The Venice Commission however also wants the Chief Justice to be elected by the judges of the Supreme Court in the absence of an agreement of two-thirds of the MPs for his or her election, as an anti-deadlock mechanism.

It also wants to oblige Parliament to act on the basis of decisions of the Constitutional Court finding a legal provision unconstitutional, as well as on recommendations by the Ombudsman and of the Commissioner for Public Standards on the domestic level, and the GRECO recommendations on the international level.

But the Commission said it was crucial that the current proposals be only part of a wider reform driven by the Constitutional Convention. “With a guided and structured dialogue opened between all stakeholders, not least civil society, the Convention should look into the overall constitutional design of the country,” the Commission said.

Prime Minister Robert Abela said the proposed changes were an "unprecedented first set of reforms to strengthen good governance", welcoming the Venice Commission's opinion.

He said the draft laws were prepared and will be presented to parliament from next week so that the reforms can be undertaken as swiftly as possible. Abela said the changes will strengthen Malta's reputation abroad and are a crucial step to enhance the systems of checks and balances in a democracy.
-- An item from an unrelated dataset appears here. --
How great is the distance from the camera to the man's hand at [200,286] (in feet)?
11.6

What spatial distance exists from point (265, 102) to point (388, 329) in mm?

The changes agreed upon include:

• providing that the President of Malta be elected and dismissed with a qualified majority (with an anti-deadlock mechanism for election);

• enabling the President to exercise discretion, without advice from the Government, for the choice among the three candidates proposed for judicial appointment;

• supplementing the existing system of a rolling public call for judicial vacancies with public calls for individual vacancies;

• making public the names of the three qualified candidates directly proposed to the President by the Judicial Appointment Committee;

• increasing the membership of the JAC by adding two judges and a magistrate elected by their peers (in addition, including the Commissioner for Public Standards in the JAC and in the Commission for the Administration of Justice could be considered);

• removing of the Attorney General from the JAC, thus leaving the judicial members in the majority;

• introducing an appeal to the Constitutional Court against a decision by the Commission for the Administration of Justice on the removal from office of judges and magistrates, thereby excluding Parliament from this procedure;

• raising provisions dealing with the appointment, removal and suspension of the Ombudsman to the constitutional level and providing for the mandatory obligation for Parliament to debate the annual report of the Ombudsman (this obligation should be extended to important in exceptional cases);

• shifting the powers of appointment from the Prime Minister to the Cabinet for: (i) members of the Employment Commission, (ii) the Governor, the deputy Governor and the directors of the Central Bank of Malta, (iii) the Chairman of the Malta Financial Services Authority, (iv) the members of the Board of the Arbitration Centre, (v) the members of the Permanent Commission Against Corruption, and possibly (vi) the Information and Data Protection Commissioner;

• committing to shift powers of appointment for additional independent commissions from the Prime Minister to the Cabinet, including in the framework of the Constitutional Convention;

• enabling the Ombudsman, the Commissioner for Standards in Public Life and the Auditor General to directly report on corruption cases to the Attorney General and attributing them ex lege the status of injured party in corruption cases allowing them to appeal against non-prosecution.